Lincoln (1997) tells me all texts are partial. To even approach telling the whole story, we need multiple voices.
This reminds me of a post provoked by
my reading of Ellis last month. We cannot read/listen/attend to several voices at once, but online text removes some of the filters between readers and sources. Online, the source material is only a click away, not even the flip of a book page. The online format connects our readers more quickly to the other voices who inform what we write. Hyperlinks tie us, the authors, more immediately to those sources: my book stands alone on a shelf, but my web page has all those other authors right there, just beneath the surface, just waiting to explode on top of my words at the flick of a finger.
The online format also removes our gatekeeping authority over which voices appear in our text. New voices we never encountered or did not want to encounter can add themselves to the text, challenging the integrity of my original intent, forcing me to acknowledge those alternate points of view.

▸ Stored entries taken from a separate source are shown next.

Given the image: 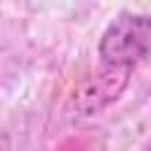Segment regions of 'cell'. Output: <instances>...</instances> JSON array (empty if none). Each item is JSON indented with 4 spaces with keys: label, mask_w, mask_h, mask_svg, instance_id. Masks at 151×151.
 <instances>
[{
    "label": "cell",
    "mask_w": 151,
    "mask_h": 151,
    "mask_svg": "<svg viewBox=\"0 0 151 151\" xmlns=\"http://www.w3.org/2000/svg\"><path fill=\"white\" fill-rule=\"evenodd\" d=\"M151 54V17L125 14L116 19L99 45V57L109 68H130Z\"/></svg>",
    "instance_id": "1"
},
{
    "label": "cell",
    "mask_w": 151,
    "mask_h": 151,
    "mask_svg": "<svg viewBox=\"0 0 151 151\" xmlns=\"http://www.w3.org/2000/svg\"><path fill=\"white\" fill-rule=\"evenodd\" d=\"M149 151H151V149H149Z\"/></svg>",
    "instance_id": "2"
}]
</instances>
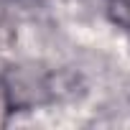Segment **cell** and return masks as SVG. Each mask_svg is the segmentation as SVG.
Instances as JSON below:
<instances>
[{"instance_id": "1", "label": "cell", "mask_w": 130, "mask_h": 130, "mask_svg": "<svg viewBox=\"0 0 130 130\" xmlns=\"http://www.w3.org/2000/svg\"><path fill=\"white\" fill-rule=\"evenodd\" d=\"M127 5H130V0H127Z\"/></svg>"}]
</instances>
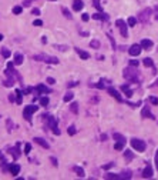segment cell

These thoughts apply equally in the realm of social knowledge management in the blogosphere. Knowledge no longer comes from one authority. We build it together. We make connections. The artifacts of our shared knowledge bear the imprint of their social genesis in the hyperlinks and comments and other echoes of different voices, always there, always available, always amendable and appendable.
Sharing and building knowledge online, whether a doctoral dissertation or a community-based SKM effort, flattens hierarchy and promotes a more democratic wisdom than can be achieved with static knowledge technologies like books and newspapers.
Hmm... so do we gain authority by giving it up?